Louise Thaller - GLM 2015 - une passion pour le développement urbain

Publié le | Portraits d'anciens

Louise est une jeune alumni (GLM 2015), qui cultive les belles expériences dans le secteur du développement urbain. Ce secteur, elle l’explore sous tous ses aspects : dans un bureau d’études, puis du côté bailleur de fonds, et bientôt au sein d’une ONG. Retour sur un parcours marqué par sa passion pour le développement.

Un intérêt précoce

Le secteur du développement l’intéressait bien avant le master. Elle était ainsi déjà partie en stage au Ghana avec l’Agence Française de Développement (AFD) en troisième année, où elle avait travaillé sur un projet de gestion des déchets dans les bidonvilles d’Accra. Elle réalise aussi son projet collectif avec l’AFD, sur les marchés de l’emploi dans les villes africaines.

L’expérience du monde du conseil

Louise fait son stage de fin d’études à Groupe Huit, bureau d’études spécialisé en développement urbain et municipal, basé à Paris. Elle travaille ainsi sur de nombreux projets en Afrique et en Asie. Ce stage lui permet de mieux comprendre le fonctionnement de la chaîne du développement, les consultants travaillant à la fois avec les bailleurs, et, sur le terrain, avec les contreparties locales et les bénéficiaires. Il lui permet aussi de se rendre compte que “finalement, travailler, ce n’est pas la mer à boire !”. “Quand tu es étudiante, tu as l’impression que tu ne vaux rien parce que tu es baignée dans toute cette ambiance théorique et tu te demandes comment tu vas mettre tout ça en pratique. J’ai été rassurée sur ce point”, explique-t-elle.

Une frustration ? Elle appuie le travail de recherche et d’analyse au siège, mais n’est pas allée sur le terrain. Cette expérience ne lui donne donc pas toute la perspective du travail de consultant : les consultants doivent en effet faire preuve de capacités à extraire nombre d’informations durant les missions de terrain, pour les analyser et restituer de retour au siège.

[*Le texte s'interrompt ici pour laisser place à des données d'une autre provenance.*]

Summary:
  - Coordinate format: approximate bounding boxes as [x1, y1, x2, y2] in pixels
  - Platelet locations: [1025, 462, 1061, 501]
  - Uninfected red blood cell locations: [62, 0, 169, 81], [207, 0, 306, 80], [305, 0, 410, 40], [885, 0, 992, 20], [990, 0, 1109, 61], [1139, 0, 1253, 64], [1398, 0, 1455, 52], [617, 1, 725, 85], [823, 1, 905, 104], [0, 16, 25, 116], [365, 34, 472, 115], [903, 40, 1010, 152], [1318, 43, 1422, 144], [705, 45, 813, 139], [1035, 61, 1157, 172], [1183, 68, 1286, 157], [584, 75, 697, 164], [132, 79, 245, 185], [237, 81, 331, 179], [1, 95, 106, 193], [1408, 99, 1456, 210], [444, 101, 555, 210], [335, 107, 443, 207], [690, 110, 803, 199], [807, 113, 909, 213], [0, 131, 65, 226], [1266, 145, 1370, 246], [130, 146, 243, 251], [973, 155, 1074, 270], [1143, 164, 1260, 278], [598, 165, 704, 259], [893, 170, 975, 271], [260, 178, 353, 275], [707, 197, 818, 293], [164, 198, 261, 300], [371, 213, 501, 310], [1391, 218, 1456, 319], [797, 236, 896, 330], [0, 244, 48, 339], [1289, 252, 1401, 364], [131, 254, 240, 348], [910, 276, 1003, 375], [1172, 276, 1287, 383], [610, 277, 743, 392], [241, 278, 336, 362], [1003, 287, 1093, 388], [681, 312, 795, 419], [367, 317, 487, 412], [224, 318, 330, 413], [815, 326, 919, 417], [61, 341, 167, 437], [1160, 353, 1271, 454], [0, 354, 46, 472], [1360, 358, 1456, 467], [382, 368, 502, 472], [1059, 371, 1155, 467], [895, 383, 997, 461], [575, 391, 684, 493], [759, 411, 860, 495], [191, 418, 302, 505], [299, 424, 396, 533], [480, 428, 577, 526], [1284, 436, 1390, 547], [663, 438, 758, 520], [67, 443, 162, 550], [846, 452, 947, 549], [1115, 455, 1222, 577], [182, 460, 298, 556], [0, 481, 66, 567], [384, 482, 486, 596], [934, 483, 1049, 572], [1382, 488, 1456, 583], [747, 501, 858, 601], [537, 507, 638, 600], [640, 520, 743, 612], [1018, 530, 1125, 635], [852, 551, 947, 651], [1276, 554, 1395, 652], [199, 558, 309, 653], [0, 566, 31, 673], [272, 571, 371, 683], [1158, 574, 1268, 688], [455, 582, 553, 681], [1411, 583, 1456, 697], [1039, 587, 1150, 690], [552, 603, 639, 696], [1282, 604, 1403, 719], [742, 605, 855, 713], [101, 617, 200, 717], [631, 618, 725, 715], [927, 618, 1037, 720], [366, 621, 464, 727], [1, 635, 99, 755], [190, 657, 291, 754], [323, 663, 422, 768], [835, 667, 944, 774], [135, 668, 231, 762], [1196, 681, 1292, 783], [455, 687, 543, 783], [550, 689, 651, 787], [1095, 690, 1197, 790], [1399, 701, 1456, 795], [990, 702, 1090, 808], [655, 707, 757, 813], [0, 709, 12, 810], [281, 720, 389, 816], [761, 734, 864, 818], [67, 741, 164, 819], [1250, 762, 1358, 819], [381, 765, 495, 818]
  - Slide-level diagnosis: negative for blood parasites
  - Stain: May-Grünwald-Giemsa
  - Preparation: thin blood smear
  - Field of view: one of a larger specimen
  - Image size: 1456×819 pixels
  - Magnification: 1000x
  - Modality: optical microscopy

“Sciences Po te donne des clés pour l’analyse en amont et en aval de la mission. Mais tu n’es pas au cœur du métier de consultant tant que tu ne vas pas sur le terrain.” Être proche des projets et des populations lui paraît essentiel : à l’issue de ce stage, elle a ainsi envie d’une expérience à l’étranger, sur le terrain. Elle est alors acceptée comme volontaire internationale à l’AFD en Centrafrique. Une destination à laquelle elle n’avait pas songé au départ, raconte-t-elle. Des consultants de Groupe Huit revenaient d’une mission à Bangui et l’avaient avertie d’une offre qui s’ouvrait en VIA.

Chargée de projets à Bangui (Centrafrique)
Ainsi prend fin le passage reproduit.